> [EXTRACT PROVIDED]
╔══

Effects of welding fume treatment on cellular viability. (A‐B) Significant decreases in cellular viability were observed in GMAW‐MS–treated cells at both 4 h and 24 h when exposed to 100 µg/mL of the non‐soluble fraction of welding fume. (C and D) Significant decreases in viability were observed in cells treated with GMAW‐SS at both 4 h and 24 h when compared to controls. (E‐F) SMAW‐SS had the greatest effect on cellular viability compared to GMAW‐MS and SMAW‐SS. ^aTreatment vs negative Ctrl; ^bTreatment vs Cr(VI); ^cSoluble vs non‐soluble (within treatment group)

3.5. Production of ^•OH is directly proportional to Cr(VI) content in welding fumes

Figure 4A shows the production of ^•OH in welding fume‐treated trophoblast cells. Though all treatment groups produced significantly more ^•OH when compared to negative controls, cells treated with SMAW‐SS produced the most ^•OH, at levels comparable to the Cr(VI)‐positive control. Figure 4B shows representative EPR spectra.

Solubilized welding fumes generate the most ^•OH. Signal intensity (peak height) was measured and used to determine the relative amounts of ^•OH produced. (A) GMAW‐MS, GMAW‐SS, and SMAW‐SS exposures in HTR‐8/SVneo cells led to the production of ^•OH. The soluble fractions of both SS welding fumes generated the greatest production. (B) Representative spectra are shown. ^aTreatment vs negative control; ^bTreatment vs Cr(VI); ^cSoluble vs non‐soluble (within treatment group); ^dGMAW‐MS vs GMAW‐SS (soluble fraction); ^eGMAW‐MS vs SMAW‐SS (soluble fraction); ^gGMAW‐SS vs SMAW‐SS (soluble fraction)

3.6. Significant production of intracellular ROS caused by welding fumes

Over the course of a 6‐h time period, cells exposed to 10 µg/mL of solubilized SMAW‐SS produced significantly greater amounts of intracellular ROS compared with cells exposed to GMAW‐MS and GMAW‐SS (Figure 5A). When cells were exposed to the same dose of welding fume, but the non‐soluble fraction, the production of intracellular ROS in SMAW‐SS treated cells was significantly greater at the 2‐, 4‐, and 6‐hour timepoint when compared to GMAW‐SS, but not GMAW‐MS. A significant difference in intracellular ROS production between GMAW‐MS and GMAW‐SS was only detected at the 6‐hour timepoint (Figure 5B). When the dose of welding fume exposure was increased to 50 µg/mL, cells treated with solubilized GMAW‐SS and SMAW‐SS produced the greatest amounts of intracellular ROS when compared to negative controls (Figure 5C). Finally, when cells were exposed to the non‐soluble fraction of welding fumes at a dose of 50 µg/mL, SMAW‐SS produced significantly greater ROS compared with GMAW‐MS and GMAW‐SS between 2 and 6 hours (Figure 5D).

╚══

> [SUPPLIED MATERIAL]

╔══

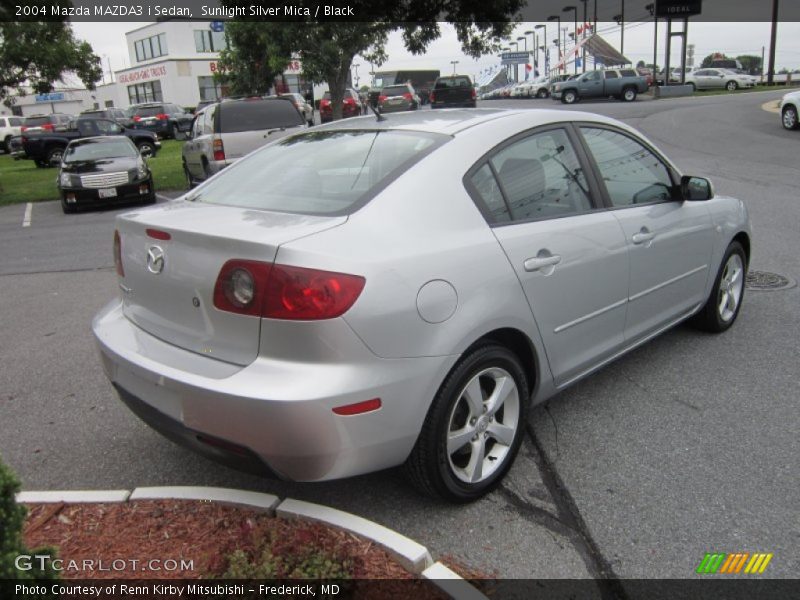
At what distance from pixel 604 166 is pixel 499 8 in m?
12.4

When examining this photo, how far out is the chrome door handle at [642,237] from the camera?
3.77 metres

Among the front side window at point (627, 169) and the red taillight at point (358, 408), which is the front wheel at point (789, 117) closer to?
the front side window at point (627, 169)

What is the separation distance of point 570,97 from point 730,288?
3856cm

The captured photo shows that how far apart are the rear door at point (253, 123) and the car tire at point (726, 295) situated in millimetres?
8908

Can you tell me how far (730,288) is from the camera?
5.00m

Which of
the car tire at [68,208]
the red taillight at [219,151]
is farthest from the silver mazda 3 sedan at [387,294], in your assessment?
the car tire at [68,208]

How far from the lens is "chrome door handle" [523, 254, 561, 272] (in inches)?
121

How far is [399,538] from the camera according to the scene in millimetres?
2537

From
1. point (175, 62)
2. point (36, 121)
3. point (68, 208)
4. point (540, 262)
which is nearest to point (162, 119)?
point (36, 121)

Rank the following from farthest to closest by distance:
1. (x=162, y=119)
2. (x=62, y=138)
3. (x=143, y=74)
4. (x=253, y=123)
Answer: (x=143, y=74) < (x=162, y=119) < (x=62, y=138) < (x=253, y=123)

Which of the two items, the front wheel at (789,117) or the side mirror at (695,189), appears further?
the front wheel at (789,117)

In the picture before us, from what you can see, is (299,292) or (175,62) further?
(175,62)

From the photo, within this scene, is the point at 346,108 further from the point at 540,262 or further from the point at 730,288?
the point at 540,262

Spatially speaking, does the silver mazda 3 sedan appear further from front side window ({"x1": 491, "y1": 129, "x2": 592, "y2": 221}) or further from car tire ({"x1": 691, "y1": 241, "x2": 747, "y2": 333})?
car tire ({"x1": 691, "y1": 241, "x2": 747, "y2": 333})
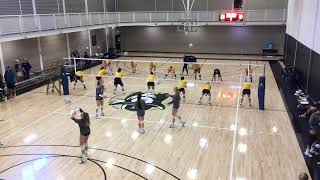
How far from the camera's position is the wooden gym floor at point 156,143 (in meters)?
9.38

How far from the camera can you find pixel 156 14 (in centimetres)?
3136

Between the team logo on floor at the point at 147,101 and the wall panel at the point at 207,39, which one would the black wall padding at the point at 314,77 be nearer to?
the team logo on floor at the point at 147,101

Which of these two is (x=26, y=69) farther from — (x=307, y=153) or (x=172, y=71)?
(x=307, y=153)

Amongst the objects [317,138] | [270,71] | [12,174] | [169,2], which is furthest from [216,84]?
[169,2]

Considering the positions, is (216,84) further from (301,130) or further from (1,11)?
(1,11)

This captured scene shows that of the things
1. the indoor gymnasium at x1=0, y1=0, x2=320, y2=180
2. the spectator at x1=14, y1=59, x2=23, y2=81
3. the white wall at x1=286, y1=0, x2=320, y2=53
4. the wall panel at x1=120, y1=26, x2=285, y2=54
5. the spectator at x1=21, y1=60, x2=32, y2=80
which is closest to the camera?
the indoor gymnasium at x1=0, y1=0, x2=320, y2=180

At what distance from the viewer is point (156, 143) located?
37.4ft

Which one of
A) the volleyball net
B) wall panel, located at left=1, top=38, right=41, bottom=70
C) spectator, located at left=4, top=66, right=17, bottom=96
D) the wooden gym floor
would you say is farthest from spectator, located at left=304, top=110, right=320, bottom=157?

╚══
╔══

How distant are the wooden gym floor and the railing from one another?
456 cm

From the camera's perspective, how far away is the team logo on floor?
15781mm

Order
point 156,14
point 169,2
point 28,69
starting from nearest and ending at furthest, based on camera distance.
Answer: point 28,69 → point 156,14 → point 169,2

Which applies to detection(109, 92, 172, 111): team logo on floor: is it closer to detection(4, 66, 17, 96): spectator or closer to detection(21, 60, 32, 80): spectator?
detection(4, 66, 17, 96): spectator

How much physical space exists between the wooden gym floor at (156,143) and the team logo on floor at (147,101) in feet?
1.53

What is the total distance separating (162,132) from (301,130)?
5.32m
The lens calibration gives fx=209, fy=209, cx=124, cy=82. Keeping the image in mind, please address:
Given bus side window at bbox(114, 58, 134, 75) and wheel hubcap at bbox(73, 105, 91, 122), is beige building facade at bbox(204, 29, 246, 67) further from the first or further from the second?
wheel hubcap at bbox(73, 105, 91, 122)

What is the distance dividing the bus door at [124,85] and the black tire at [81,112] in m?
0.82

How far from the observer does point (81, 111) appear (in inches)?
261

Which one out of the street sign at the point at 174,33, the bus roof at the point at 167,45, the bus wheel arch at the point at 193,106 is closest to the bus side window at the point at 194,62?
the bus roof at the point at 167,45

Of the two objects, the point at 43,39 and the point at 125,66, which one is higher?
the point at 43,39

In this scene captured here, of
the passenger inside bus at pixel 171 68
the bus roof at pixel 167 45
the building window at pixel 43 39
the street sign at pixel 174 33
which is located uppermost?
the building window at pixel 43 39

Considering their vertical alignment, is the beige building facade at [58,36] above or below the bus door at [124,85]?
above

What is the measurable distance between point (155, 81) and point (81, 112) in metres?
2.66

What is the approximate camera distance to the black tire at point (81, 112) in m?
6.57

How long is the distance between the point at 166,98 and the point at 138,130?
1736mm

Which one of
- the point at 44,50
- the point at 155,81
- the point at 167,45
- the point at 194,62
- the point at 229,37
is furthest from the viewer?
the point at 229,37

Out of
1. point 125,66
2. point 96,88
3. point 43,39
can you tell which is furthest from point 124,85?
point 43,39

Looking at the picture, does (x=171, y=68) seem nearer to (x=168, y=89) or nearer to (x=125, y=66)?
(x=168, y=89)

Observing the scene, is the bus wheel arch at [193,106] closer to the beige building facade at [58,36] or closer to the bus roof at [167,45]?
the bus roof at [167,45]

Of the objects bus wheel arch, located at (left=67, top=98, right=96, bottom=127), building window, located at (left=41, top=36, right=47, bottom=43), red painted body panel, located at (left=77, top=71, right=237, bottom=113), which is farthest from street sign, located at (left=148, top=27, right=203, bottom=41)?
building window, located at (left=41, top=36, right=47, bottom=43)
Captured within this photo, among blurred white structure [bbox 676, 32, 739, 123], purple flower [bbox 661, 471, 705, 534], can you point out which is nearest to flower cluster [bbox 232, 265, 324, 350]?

╚══
╔══

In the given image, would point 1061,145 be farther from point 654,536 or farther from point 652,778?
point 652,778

╚══

> [WHAT THIS EXERCISE ASKS]
1: Answer these from the welding fume excerpt:
(a) Which welding fume led cells to produce the most •OH, at levels comparable to the Cr(VI)-positive control?
(b) In which cells did the GMAW‐MS, GMAW‐SS, and SMAW‐SS exposures lead to •OH production?
(c) At 10 µg/mL of the non‐soluble fraction, at what timepoint was the only significant difference in intracellular ROS between GMAW‐MS and GMAW‐SS detected?
2: Reproduce the welding fume excerpt between "Figure 4A shows" and "representative EPR spectra.", inclusive.
The items have nothing to do with what comes next.

> [SOLUTIONS PER TASK]
1:
(a) SMAW‐SS
(b) HTR‐8/SVneo cells
(c) The 6‐hour timepoint

2:
Figure 4A shows the production of ^•OH in welding fume‐treated trophoblast cells. Though all treatment groups produced significantly more ^•OH when compared to negative controls, cells treated with SMAW‐SS produced the most ^•OH, at levels comparable to the Cr(VI)‐positive control. Figure 4B shows representative EPR spectra.